▶ **EXERCISE BRIEF**
Return the stretch of the Unix socket URL discussion below from "michael-o commented 2" up to and including "would use unix:/home/www.socket|http://localhost/whatever/.", copied word for word.

I recommend using something like unix:/path/to/socket.sock?url=http://localhost/resource. We can't change the URL syntax for each new protocol that comes along.

cyanogilvie commented 2 years ago

It's the same protocol over a stream socket, just a different address (ie. authority part). Ok, so it's a different protocol in the sense of IP, but so are IPPROTO_IP and IPPROTO_IPV6, and the URL standard doesn't treat those as different. The relevant comparison I think are address families for stream sockets, like AF_INET, AF_INET6 and AF_UNIX. Once the stream socket has been established (as specified by the authority part of the URL), HTTP software shouldn't care or even know how the stream is transported.

Most invented, non-standard approaches for HTTP-over-unix-sockets seem to gravitate to something like a different scheme (since the authority part can't really be disambiguated from a hostname if relative socket paths are allowed from what I can see), like http+unix or https+unix, and then percent-encoding the socket into the authority part, and then everything works naturally from there from what I can see.

I've also seen (and used) enclosing the socket path in [] in the authority part and keeping the scheme as http or https, but I think that namespace clashes with IPv6 style numeric addresses like [::1]:80. RFC 3986 (in section 3.2.2) kind of leaves space for this by anticipating future formats within the [], and providing a version prefix to disambiguate them. Overall I like this approach the best (it extends into the error space so it doesn't change the interpretation of any valid existing URL, lives in an extension space envisioned by the standard, minimally extends just the appropriate part of the standard (authority part), keeps the schemes http and https to mean "this is a resource we talk to this authority using the http(s) protocol for", and so preserves compatibility for software that uses the scheme to know what protocol to speak with the authority over the socket.

annevk commented 2 years ago

Changing the syntax of URLs is not really something we're willing to do. That has a substantive cost on the overall ecosystem. The benefits would have to be tremendous.

michael-o commented 2 years ago

Syntax in mod_proxy:

In 2.4.7 and later, support for using a Unix Domain Socket is available by using a target which prepends unix:/path/lis.sock|. For example, to proxy HTTP and target the UDS at /home/www.socket, you would use unix:/home/www.socket|http://localhost/whatever/.

▶ **DATA SECTION**
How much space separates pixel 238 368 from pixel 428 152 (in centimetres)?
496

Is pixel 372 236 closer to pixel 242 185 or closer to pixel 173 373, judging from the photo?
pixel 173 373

▶ **RESPONSE TO THE TASK**
michael-o commented 2 years ago

Syntax in mod_proxy:

In 2.4.7 and later, support for using a Unix Domain Socket is available by using a target which prepends unix:/path/lis.sock|. For example, to proxy HTTP and target the UDS at /home/www.socket, you would use unix:/home/www.socket|http://localhost/whatever/.